Instructions for the task: Your answer should be the lines below from the one with "4844 Registry Drive" to the one with "The Unwanted Undead", both included, given again exactly and with nothing added.

Input records:
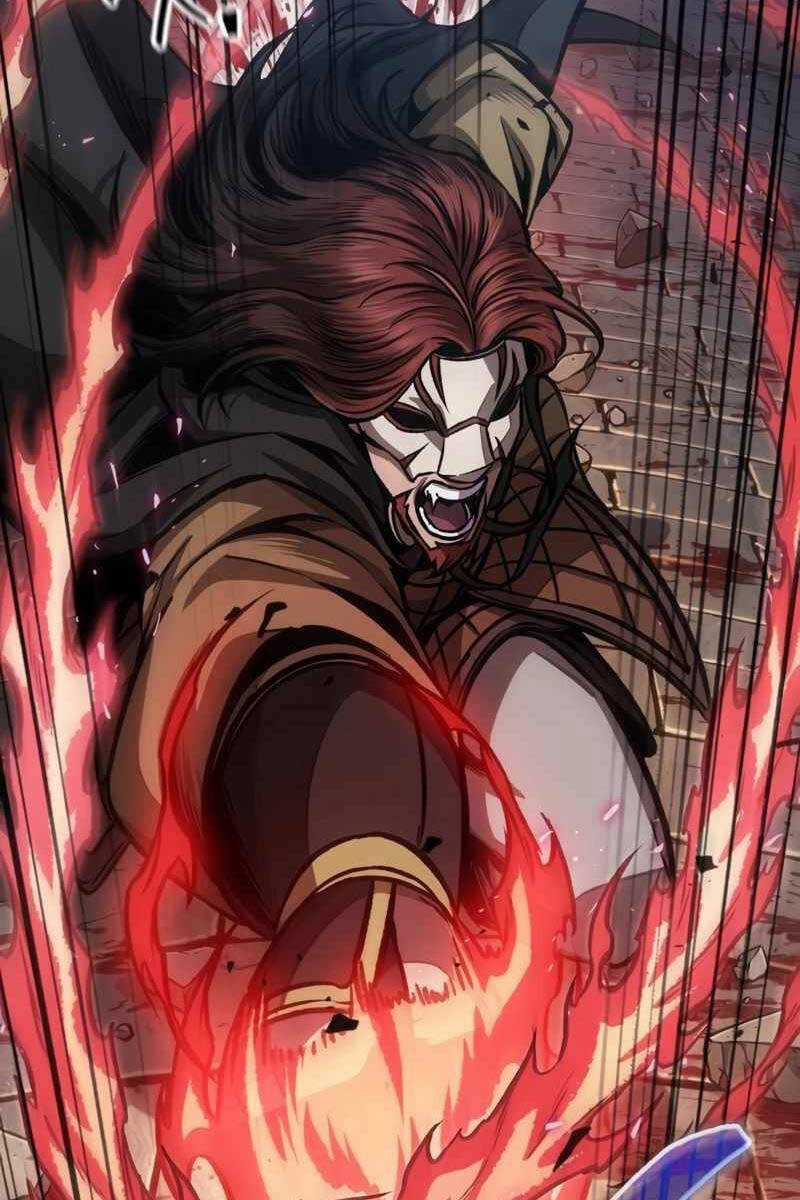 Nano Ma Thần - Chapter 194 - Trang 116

--

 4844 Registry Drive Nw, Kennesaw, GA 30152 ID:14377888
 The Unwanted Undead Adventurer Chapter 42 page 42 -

Response area:
 4844 Registry Drive Nw, Kennesaw, GA 30152 ID:14377888
 The Unwanted Undead Adventurer Chapter 42 page 42 -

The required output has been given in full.